Said audited financial statements shall be prepared in accordance with the rules
and regulations as promulgated by the Securities and Exchange Commission (“SEC”)
and delivered to Buyer prior to the Closing. The Seller shall be responsible for
any and all costs and fees associated with the preparation of the audited
financial statement.
(b)
Neither
the Buyer nor the Seller shall have (i) made a general assignment for the
benefit of creditors, (ii) filed a petition in bankruptcy, or been adjudicated a
bankrupt or insolvent, (iii) filed a petition seeking any reorganization,
arrangement, imposition, readjustment, liquidation, dissolution or similar
relief under any present or future bankruptcy or similar statute, law or
regulations, (iv) filed an answer admitting or not contesting the material
allegations of a petition against it in any such proceeding, or (v) sought or
consented to or acquiesced in the appointment of any trustee, receiver, or
liquidator of any material part of its properties.
(c)
********
Tasks to perform |
**1)** Summarize the contract excerpt in two sentences.
**2)** According to the contract excerpt, which party bears the costs and fees of preparing the audited financial statement?

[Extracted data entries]
********
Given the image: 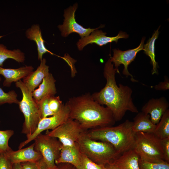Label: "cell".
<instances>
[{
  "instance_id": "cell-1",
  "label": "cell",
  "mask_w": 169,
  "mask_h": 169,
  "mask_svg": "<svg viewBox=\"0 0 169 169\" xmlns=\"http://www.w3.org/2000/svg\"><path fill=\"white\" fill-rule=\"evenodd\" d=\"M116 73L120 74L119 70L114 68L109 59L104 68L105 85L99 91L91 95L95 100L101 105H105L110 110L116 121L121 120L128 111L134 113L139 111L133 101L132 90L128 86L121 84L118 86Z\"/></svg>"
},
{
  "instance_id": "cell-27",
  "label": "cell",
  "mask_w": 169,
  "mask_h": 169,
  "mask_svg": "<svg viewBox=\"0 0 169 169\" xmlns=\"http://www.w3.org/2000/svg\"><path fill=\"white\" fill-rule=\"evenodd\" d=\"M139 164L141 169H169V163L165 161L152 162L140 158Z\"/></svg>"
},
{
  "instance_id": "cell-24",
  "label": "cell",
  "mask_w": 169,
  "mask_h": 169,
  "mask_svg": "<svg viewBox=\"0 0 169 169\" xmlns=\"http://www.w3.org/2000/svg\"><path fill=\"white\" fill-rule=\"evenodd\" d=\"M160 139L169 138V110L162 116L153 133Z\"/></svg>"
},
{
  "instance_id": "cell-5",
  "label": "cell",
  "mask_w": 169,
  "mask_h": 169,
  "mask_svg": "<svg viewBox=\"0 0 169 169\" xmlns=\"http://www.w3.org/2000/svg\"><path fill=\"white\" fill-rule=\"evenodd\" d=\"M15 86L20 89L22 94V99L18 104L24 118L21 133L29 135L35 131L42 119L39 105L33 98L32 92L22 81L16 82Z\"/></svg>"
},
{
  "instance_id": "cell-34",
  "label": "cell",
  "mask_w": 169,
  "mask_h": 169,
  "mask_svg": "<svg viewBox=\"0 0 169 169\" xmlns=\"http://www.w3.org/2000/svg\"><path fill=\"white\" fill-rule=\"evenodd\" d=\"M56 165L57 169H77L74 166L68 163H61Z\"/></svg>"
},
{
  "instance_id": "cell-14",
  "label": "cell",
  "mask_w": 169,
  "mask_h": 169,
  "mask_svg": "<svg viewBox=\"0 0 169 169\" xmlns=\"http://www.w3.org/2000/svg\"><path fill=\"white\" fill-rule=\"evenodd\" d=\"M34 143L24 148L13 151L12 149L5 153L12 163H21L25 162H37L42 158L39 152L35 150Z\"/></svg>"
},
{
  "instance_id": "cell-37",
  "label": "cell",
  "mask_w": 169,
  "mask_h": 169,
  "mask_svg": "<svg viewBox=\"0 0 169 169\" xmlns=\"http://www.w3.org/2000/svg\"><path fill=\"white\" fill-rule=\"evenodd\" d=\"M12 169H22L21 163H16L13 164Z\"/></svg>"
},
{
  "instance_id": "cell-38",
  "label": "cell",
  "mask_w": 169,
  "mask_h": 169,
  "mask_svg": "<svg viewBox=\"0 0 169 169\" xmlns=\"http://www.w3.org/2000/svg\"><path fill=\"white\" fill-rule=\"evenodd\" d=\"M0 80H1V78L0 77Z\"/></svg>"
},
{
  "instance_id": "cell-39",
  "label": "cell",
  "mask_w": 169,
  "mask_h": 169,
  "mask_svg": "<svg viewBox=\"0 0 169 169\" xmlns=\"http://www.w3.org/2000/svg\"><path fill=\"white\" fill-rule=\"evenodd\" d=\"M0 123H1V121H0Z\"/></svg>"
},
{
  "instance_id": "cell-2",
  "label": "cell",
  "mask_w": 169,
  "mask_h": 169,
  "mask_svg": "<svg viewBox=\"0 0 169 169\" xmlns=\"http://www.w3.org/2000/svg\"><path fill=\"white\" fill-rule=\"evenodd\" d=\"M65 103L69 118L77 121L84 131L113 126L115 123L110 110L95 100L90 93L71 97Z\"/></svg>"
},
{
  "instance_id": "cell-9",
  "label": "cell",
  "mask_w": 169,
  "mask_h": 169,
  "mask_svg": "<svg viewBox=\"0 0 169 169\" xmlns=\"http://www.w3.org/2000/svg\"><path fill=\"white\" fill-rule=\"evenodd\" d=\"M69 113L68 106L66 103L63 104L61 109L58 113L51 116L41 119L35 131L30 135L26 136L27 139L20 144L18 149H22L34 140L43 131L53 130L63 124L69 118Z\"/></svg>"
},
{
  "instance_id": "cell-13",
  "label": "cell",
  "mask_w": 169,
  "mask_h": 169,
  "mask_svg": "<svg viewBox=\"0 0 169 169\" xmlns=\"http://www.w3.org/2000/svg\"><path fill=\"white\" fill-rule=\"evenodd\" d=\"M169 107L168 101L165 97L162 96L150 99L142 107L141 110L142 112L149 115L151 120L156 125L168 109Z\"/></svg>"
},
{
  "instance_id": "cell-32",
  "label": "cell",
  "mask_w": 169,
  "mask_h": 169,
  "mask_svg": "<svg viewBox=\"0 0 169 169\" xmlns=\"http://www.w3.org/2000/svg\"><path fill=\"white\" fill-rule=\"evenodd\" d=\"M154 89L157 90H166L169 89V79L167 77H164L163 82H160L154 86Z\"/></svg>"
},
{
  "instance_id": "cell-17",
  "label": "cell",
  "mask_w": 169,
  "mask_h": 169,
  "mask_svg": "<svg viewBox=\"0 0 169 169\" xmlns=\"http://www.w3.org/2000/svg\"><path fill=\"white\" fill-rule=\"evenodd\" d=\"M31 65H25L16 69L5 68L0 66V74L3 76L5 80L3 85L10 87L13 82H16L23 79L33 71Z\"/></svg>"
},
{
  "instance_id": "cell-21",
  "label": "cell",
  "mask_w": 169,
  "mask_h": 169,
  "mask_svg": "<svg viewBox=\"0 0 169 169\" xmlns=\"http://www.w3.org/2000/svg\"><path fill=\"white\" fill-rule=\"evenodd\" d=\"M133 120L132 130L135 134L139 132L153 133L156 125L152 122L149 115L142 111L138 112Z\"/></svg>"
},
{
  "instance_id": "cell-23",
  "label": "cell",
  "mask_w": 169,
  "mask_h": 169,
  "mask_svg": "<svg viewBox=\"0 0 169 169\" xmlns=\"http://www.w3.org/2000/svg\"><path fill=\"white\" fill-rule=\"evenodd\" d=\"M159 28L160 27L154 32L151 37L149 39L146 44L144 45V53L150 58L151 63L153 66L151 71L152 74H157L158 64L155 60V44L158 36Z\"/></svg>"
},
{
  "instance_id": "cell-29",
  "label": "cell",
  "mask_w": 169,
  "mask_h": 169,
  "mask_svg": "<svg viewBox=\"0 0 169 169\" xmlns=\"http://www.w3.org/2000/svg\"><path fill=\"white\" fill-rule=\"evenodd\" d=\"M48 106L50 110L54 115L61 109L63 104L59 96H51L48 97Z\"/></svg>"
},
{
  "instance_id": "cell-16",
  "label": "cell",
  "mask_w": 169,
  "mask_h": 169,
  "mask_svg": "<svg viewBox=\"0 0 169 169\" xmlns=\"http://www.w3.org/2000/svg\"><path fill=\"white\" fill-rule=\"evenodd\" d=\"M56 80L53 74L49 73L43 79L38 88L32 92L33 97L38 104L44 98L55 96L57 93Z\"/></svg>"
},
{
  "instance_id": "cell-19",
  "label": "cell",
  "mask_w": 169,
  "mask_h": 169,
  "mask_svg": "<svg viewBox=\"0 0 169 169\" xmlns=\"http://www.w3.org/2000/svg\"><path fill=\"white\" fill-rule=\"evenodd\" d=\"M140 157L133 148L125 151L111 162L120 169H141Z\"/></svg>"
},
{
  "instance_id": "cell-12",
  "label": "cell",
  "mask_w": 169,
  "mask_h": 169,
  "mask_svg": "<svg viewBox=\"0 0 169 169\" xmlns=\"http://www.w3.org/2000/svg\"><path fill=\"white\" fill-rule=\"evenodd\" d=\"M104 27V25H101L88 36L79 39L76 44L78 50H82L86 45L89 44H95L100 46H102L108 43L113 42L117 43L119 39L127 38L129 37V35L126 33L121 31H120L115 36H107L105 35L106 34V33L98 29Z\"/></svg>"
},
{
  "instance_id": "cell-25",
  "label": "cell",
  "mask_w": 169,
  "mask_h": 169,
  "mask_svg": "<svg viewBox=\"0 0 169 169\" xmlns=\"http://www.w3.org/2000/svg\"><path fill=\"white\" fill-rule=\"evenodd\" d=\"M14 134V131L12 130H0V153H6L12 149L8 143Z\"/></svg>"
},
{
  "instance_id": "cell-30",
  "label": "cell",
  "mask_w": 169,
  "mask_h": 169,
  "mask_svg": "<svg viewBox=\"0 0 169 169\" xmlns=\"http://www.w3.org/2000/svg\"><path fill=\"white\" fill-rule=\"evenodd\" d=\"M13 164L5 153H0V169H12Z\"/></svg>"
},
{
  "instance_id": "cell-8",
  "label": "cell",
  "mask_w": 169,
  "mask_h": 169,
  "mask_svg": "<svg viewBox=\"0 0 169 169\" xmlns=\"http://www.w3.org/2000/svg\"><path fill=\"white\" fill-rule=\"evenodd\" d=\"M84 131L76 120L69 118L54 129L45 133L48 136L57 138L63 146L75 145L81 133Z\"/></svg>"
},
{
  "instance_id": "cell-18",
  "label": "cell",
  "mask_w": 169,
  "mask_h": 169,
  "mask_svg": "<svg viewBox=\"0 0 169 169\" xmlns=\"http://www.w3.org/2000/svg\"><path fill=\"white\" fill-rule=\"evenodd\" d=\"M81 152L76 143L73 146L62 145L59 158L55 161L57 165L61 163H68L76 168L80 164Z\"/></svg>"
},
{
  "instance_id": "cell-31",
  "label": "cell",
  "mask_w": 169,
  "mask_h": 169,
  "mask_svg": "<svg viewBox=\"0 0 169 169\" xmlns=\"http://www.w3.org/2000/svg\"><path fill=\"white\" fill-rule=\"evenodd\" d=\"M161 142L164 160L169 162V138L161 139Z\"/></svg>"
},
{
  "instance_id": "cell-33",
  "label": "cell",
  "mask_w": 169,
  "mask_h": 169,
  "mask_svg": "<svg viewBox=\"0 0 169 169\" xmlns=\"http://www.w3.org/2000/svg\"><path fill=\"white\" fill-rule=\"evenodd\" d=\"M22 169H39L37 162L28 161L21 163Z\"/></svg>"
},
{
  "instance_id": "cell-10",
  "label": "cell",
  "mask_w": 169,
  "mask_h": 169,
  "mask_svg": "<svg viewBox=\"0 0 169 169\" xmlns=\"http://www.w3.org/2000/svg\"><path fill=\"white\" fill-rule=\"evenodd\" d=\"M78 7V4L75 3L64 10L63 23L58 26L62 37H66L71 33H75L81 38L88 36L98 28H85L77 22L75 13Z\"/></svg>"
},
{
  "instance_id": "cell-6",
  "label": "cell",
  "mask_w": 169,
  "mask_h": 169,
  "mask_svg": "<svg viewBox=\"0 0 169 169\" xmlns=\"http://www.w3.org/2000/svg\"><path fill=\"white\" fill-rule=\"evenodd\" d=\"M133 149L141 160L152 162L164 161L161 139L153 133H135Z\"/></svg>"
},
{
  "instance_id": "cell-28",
********
The replies |
**1)** The contract excerpt requires audited financial statements, prepared in accordance with the rules and regulations promulgated by the Securities and Exchange Commission, to be delivered to the Buyer before the Closing, with the Seller responsible for all costs and fees of their preparation. It further provides that neither the Buyer nor the Seller shall have made a general assignment for the benefit of creditors, filed a bankruptcy petition or been adjudicated bankrupt or insolvent, sought reorganization, liquidation, dissolution or similar relief, filed an answer admitting or not contesting the material allegations of such a petition, or sought, consented to or acquiesced in the appointment of a trustee, receiver, or liquidator over any material part of its properties.

**2)** The Seller.